Los estudiantes saben que las clases de castellano, las tareas de matemáticas, las exposiciones de sociales y las fórmulas de química constituyen el peor castigo que Dios infringió a la raza humana. De tal manera que cuando llegan las vacaciones,  los estudiantes, grandes y pequeños, se sienten tan felices como si hubieran cogido el cielo con las manos.

En vacaciones los muchachos duermen hasta tarde, juegan fútbol en la sala, brincan sobre los muebles recién estrenados en diciembre, parten la loza de la cocina e instalan la cancha de banquitas en plena calle, sin importarles las gentes que caminan por el andén ni los carros y motos que pasan veloces, haciendo maromas para no atropellar a los jugadores que celebran el gol con caramillos humanos.
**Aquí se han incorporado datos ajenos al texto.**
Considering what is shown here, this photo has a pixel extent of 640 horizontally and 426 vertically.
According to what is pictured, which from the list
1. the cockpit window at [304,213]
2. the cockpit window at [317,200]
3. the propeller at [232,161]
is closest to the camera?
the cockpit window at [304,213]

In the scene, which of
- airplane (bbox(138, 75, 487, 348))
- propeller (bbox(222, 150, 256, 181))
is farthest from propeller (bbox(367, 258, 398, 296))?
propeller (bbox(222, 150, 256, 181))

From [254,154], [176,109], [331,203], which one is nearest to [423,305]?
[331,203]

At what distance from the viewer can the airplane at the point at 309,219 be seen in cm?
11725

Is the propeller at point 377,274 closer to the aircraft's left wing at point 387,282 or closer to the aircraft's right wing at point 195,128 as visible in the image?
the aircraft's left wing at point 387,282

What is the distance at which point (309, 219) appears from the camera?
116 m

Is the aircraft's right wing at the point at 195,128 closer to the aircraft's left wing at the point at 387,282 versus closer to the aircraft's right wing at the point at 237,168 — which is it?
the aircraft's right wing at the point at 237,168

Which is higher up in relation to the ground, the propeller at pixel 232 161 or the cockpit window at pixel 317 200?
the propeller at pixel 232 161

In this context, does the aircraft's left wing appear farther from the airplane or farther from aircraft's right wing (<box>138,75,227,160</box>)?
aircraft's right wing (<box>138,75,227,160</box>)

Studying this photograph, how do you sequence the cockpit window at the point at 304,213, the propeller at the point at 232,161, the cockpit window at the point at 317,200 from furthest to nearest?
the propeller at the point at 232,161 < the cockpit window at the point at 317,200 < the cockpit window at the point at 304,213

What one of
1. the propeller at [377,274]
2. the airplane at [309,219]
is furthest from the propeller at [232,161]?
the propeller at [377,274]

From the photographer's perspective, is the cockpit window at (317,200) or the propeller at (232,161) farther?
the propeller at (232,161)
Por su parte, las mismas vacaciones son el extremo opuesto para los padres de familia, que no ven cuándo llegará el día del retorno al colegio. Las mamás, día tras día, miran el calendario que cuelga en la pared de la cocina y hacen cuentas de los días, las horas y los minutos que faltan para el venturoso fin de las extenuantes vacaciones. Casos se han visto de madres que caen enfermas o deben ser llevadas al manicomio, a causa de los terremotos que deben soportar todos los días del llamado descanso escolar.

Y es, entonces, cuando papás y mamás caen en cuenta de valioso papel que desempeña el colegio. No importa que los niños no aprendan. No importa que pierdan el año. Lo único  verdaderamente de importancia es que sus adorables hijitos están en el colegio, bien cuidados y supuestamente bien juiciosos.
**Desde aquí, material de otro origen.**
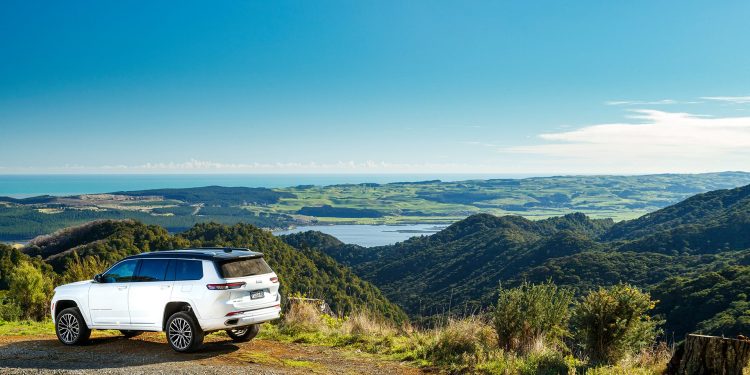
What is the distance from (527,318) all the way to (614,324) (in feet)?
5.88

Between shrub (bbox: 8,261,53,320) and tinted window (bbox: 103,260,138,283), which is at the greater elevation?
tinted window (bbox: 103,260,138,283)

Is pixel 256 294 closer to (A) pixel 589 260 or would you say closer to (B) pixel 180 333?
(B) pixel 180 333

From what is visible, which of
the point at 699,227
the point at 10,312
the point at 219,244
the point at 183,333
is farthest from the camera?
the point at 699,227

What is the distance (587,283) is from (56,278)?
231 ft

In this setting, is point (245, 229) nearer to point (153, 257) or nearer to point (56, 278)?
point (56, 278)

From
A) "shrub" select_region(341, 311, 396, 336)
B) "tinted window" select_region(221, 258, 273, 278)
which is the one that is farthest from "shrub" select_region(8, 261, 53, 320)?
"tinted window" select_region(221, 258, 273, 278)

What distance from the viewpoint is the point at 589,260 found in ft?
289

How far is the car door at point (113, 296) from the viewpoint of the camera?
10.9 m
Es entonces cuando los progenitores valoran casi en su justa medida el oficio de los profesores  no tanto como maestros sino como guardianes y vigilantes de sus hijos.
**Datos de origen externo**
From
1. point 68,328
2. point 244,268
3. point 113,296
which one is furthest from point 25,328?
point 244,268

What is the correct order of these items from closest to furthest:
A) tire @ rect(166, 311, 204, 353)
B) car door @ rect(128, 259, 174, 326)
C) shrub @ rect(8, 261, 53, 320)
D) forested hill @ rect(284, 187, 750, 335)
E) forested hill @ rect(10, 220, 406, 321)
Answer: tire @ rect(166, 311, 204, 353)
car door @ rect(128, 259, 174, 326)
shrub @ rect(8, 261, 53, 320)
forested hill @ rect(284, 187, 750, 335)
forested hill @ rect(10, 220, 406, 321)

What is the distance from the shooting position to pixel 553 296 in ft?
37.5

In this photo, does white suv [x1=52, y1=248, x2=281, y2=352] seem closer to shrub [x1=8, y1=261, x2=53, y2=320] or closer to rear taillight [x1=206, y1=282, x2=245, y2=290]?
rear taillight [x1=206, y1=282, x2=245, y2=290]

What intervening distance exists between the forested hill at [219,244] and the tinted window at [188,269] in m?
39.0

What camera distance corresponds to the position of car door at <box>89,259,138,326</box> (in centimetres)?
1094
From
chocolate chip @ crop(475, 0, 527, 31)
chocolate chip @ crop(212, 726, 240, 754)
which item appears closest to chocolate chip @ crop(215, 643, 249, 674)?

Por eso estos días, los papás están de fiesta. De plácemes. Ni siquiera saben en qué año matricularon a sus hijos. Lo que sí saben es que ya terminaron las vacaciones. Y están tan felices, que les compran, sin chistar, todo lo que el colegio pida, porque bien vale la pena lo que sea, con tal de tener bien lejos a sus adorables pequeñines.